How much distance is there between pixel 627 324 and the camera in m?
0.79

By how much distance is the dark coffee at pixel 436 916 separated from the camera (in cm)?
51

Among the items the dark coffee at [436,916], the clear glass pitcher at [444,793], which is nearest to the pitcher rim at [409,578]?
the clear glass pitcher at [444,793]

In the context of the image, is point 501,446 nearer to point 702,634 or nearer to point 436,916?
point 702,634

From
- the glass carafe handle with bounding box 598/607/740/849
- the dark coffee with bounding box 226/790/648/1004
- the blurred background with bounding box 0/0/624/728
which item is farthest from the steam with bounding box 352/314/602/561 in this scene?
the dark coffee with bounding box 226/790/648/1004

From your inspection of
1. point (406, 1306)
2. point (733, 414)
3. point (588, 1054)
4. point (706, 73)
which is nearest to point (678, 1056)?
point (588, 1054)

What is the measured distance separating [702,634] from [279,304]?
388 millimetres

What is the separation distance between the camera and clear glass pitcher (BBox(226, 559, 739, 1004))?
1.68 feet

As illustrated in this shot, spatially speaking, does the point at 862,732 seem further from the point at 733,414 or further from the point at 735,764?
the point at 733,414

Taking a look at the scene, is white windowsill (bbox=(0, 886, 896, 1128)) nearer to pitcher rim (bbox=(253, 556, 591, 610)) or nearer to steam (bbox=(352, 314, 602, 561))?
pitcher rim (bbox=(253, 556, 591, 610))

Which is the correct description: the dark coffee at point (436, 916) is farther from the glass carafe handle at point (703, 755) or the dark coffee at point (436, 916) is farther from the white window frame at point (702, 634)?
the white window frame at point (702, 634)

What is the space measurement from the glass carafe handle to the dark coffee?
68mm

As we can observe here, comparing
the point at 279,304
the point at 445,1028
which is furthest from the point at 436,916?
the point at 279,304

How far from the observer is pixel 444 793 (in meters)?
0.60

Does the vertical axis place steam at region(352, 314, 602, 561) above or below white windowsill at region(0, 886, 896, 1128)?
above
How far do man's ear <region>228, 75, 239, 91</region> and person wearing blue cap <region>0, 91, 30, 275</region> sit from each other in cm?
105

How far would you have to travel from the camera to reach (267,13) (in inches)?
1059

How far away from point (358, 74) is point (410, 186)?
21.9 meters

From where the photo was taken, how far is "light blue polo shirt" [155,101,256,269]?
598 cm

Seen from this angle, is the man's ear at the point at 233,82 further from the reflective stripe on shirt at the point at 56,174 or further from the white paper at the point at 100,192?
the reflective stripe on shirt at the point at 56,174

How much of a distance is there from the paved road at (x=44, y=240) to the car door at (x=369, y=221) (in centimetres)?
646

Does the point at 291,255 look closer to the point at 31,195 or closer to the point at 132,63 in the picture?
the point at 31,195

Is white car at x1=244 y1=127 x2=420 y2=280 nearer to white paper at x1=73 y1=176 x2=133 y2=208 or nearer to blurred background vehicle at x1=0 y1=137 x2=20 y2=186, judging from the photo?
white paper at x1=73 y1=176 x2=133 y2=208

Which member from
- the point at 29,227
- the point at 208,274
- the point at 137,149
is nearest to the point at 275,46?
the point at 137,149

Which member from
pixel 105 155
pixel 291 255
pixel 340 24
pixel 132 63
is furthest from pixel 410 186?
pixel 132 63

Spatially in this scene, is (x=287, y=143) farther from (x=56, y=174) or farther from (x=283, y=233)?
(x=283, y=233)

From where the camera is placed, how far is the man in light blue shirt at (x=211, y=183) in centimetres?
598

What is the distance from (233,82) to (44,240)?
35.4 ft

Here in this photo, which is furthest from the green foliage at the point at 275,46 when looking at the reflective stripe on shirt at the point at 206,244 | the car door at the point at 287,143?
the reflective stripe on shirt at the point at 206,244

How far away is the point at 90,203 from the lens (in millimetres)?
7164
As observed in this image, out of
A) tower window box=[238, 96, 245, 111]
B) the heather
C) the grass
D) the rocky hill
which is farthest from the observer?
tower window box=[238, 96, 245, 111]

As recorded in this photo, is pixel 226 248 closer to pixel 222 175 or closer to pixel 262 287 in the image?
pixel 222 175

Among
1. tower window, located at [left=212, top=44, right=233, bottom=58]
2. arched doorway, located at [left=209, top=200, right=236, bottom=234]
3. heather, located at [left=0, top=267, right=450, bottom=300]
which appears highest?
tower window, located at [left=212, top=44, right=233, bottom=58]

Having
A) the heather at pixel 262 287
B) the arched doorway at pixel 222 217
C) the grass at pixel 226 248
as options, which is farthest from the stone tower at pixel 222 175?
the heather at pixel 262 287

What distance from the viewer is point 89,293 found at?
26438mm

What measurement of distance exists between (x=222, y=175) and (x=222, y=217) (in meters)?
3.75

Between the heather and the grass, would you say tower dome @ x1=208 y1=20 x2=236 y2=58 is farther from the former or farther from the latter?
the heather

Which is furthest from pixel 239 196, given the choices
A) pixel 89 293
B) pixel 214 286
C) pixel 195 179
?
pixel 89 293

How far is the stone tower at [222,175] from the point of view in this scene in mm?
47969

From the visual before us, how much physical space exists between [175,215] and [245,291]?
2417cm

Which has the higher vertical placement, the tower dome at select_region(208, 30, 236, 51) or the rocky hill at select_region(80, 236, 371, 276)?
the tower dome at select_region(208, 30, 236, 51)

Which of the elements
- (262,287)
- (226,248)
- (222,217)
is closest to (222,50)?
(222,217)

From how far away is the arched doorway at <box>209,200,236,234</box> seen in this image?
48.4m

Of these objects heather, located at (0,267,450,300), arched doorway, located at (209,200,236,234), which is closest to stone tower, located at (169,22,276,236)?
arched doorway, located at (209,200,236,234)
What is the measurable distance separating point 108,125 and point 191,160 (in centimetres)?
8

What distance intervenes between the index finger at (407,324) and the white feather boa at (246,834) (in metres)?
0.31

*****

Copy the material above, line for line.

### WRITTEN RESPONSE
How much distance is there between pixel 627 324 and the camera in m?
0.79

By how much distance is the dark coffee at pixel 436 916 separated from the camera (in cm)?
51

Among the items the dark coffee at [436,916], the clear glass pitcher at [444,793], which is nearest to the pitcher rim at [409,578]?
the clear glass pitcher at [444,793]

In the context of the image, is point 501,446 nearer to point 702,634 or nearer to point 436,916?
point 702,634

From
- the glass carafe handle with bounding box 598/607/740/849
- the dark coffee with bounding box 226/790/648/1004
- the blurred background with bounding box 0/0/624/728
which item is farthest from the steam with bounding box 352/314/602/561 in this scene?
the dark coffee with bounding box 226/790/648/1004

From your inspection of
1. point (406, 1306)
2. point (733, 414)
3. point (588, 1054)
4. point (706, 73)
which is nearest to point (678, 1056)?
point (588, 1054)

What is the measured distance separating [702,634] from [279,304]?
388 millimetres

What is the separation distance between the camera and clear glass pitcher (BBox(226, 559, 739, 1004))?
1.68 feet

As illustrated in this shot, spatially speaking, does the point at 862,732 seem further from the point at 733,414 or further from the point at 735,764?
the point at 733,414

Taking a look at the scene, is white windowsill (bbox=(0, 886, 896, 1128)) nearer to pitcher rim (bbox=(253, 556, 591, 610)) or nearer to steam (bbox=(352, 314, 602, 561))?
pitcher rim (bbox=(253, 556, 591, 610))

Which is the correct description: the dark coffee at point (436, 916) is farther from the glass carafe handle at point (703, 755) or the dark coffee at point (436, 916) is farther from the white window frame at point (702, 634)?
the white window frame at point (702, 634)

What is the space measurement from the glass carafe handle to the dark coffee?
68mm

As we can observe here, comparing
the point at 279,304
the point at 445,1028
which is furthest from the point at 436,916?
the point at 279,304

How far from the observer is pixel 444 793 (in meters)?
0.60

Does the vertical axis place steam at region(352, 314, 602, 561) above or below white windowsill at region(0, 886, 896, 1128)?
above
How far do man's ear <region>228, 75, 239, 91</region> and person wearing blue cap <region>0, 91, 30, 275</region> sit from each other in cm?
105

How far would you have to travel from the camera to reach (267,13) (in inches)?
1059

How far away from point (358, 74) is point (410, 186)?
21.9 meters

From where the photo was taken, how far is "light blue polo shirt" [155,101,256,269]?
598 cm

Seen from this angle, is the man's ear at the point at 233,82 further from the reflective stripe on shirt at the point at 56,174 or further from the white paper at the point at 100,192?
the reflective stripe on shirt at the point at 56,174

How much of a distance is there from the paved road at (x=44, y=240) to the car door at (x=369, y=221) (in centimetres)?
646

Does the point at 291,255 look closer to the point at 31,195 or closer to the point at 132,63 in the picture?
the point at 31,195

Is white car at x1=244 y1=127 x2=420 y2=280 nearer to white paper at x1=73 y1=176 x2=133 y2=208 or nearer to blurred background vehicle at x1=0 y1=137 x2=20 y2=186, judging from the photo?
white paper at x1=73 y1=176 x2=133 y2=208

Which member from
- the point at 29,227
- the point at 208,274
- the point at 137,149
is nearest to the point at 275,46?
the point at 137,149

Which member from
pixel 105 155
pixel 291 255
pixel 340 24
pixel 132 63
is furthest from pixel 410 186?
pixel 132 63

Spatially in this scene, is (x=287, y=143) farther from (x=56, y=174) or farther from (x=283, y=233)?
(x=283, y=233)

From where the camera is placed, how far is the man in light blue shirt at (x=211, y=183) in centimetres?
598

What is the distance from (233,82) to (44,240)?
35.4 ft

Here in this photo, which is furthest from the green foliage at the point at 275,46 when looking at the reflective stripe on shirt at the point at 206,244 | the car door at the point at 287,143?
the reflective stripe on shirt at the point at 206,244

How far away is the point at 90,203 from the lens (in millimetres)?
7164
As observed in this image, out of
A) tower window box=[238, 96, 245, 111]
B) the heather
C) the grass
D) the rocky hill
which is farthest from the observer?
tower window box=[238, 96, 245, 111]

As recorded in this photo, is pixel 226 248 closer to pixel 222 175 or closer to pixel 262 287 in the image?
pixel 222 175

Among
1. tower window, located at [left=212, top=44, right=233, bottom=58]
2. arched doorway, located at [left=209, top=200, right=236, bottom=234]
3. heather, located at [left=0, top=267, right=450, bottom=300]
which appears highest?
tower window, located at [left=212, top=44, right=233, bottom=58]

Having
A) the heather at pixel 262 287
B) the arched doorway at pixel 222 217
C) the grass at pixel 226 248
as options, which is farthest from the stone tower at pixel 222 175?
the heather at pixel 262 287

What distance from the viewer is point 89,293 found at?
26438mm

What measurement of distance exists between (x=222, y=175) and (x=222, y=217) (in meters)?
3.75

Between the heather and the grass, would you say tower dome @ x1=208 y1=20 x2=236 y2=58 is farther from the former or farther from the latter?
the heather

Which is furthest from pixel 239 196, given the choices
A) pixel 89 293
B) pixel 214 286
C) pixel 195 179
?
pixel 89 293

How far is the stone tower at [222,175] from the point of view in this scene in mm?
47969

From the visual before us, how much physical space exists between [175,215] and [245,291]?
2417cm

Which has the higher vertical placement, the tower dome at select_region(208, 30, 236, 51) or the rocky hill at select_region(80, 236, 371, 276)?
the tower dome at select_region(208, 30, 236, 51)

Which of the elements
- (262,287)
- (226,248)
- (222,217)
is closest to (222,50)?
(222,217)

From how far away is the arched doorway at <box>209,200,236,234</box> seen in this image?
48.4m

Of these objects heather, located at (0,267,450,300), arched doorway, located at (209,200,236,234), which is closest to stone tower, located at (169,22,276,236)?
arched doorway, located at (209,200,236,234)
What is the measurable distance separating point 108,125 and point 191,160 (in centimetres)?
8

What distance intervenes between the index finger at (407,324) and the white feather boa at (246,834) (in metres)?
0.31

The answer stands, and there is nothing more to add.